#### [What is being asked]
Go through the data line by line. Copy each one holding the string "name".

Data to examine Block Start

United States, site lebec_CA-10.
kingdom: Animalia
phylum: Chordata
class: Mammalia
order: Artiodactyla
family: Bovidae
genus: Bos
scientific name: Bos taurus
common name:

Data to examine Block End
Data to examine Block Start

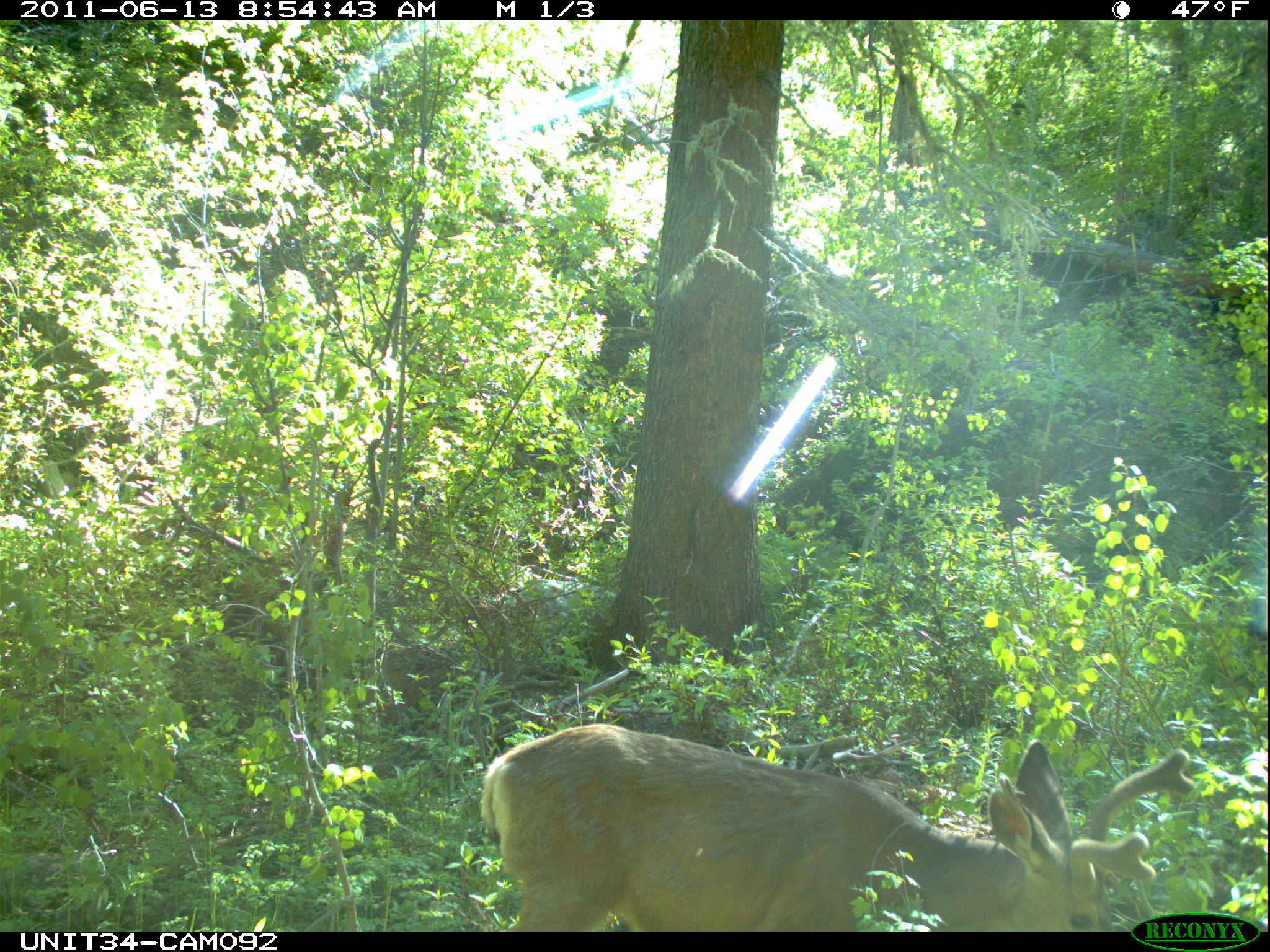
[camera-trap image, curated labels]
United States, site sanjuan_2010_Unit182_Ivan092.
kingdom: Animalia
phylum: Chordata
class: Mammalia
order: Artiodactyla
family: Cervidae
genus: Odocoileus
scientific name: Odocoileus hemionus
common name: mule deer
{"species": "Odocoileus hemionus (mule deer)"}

Data to examine Block End
Data to examine Block Start

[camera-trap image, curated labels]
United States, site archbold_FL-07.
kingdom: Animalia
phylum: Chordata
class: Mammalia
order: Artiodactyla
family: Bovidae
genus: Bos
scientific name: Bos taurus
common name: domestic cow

Data to examine Block End

#### [Expected answer]
scientific name: Bos taurus
common name:
scientific name: Odocoileus hemionus
common name: mule deer
scientific name: Bos taurus
common name: domestic cow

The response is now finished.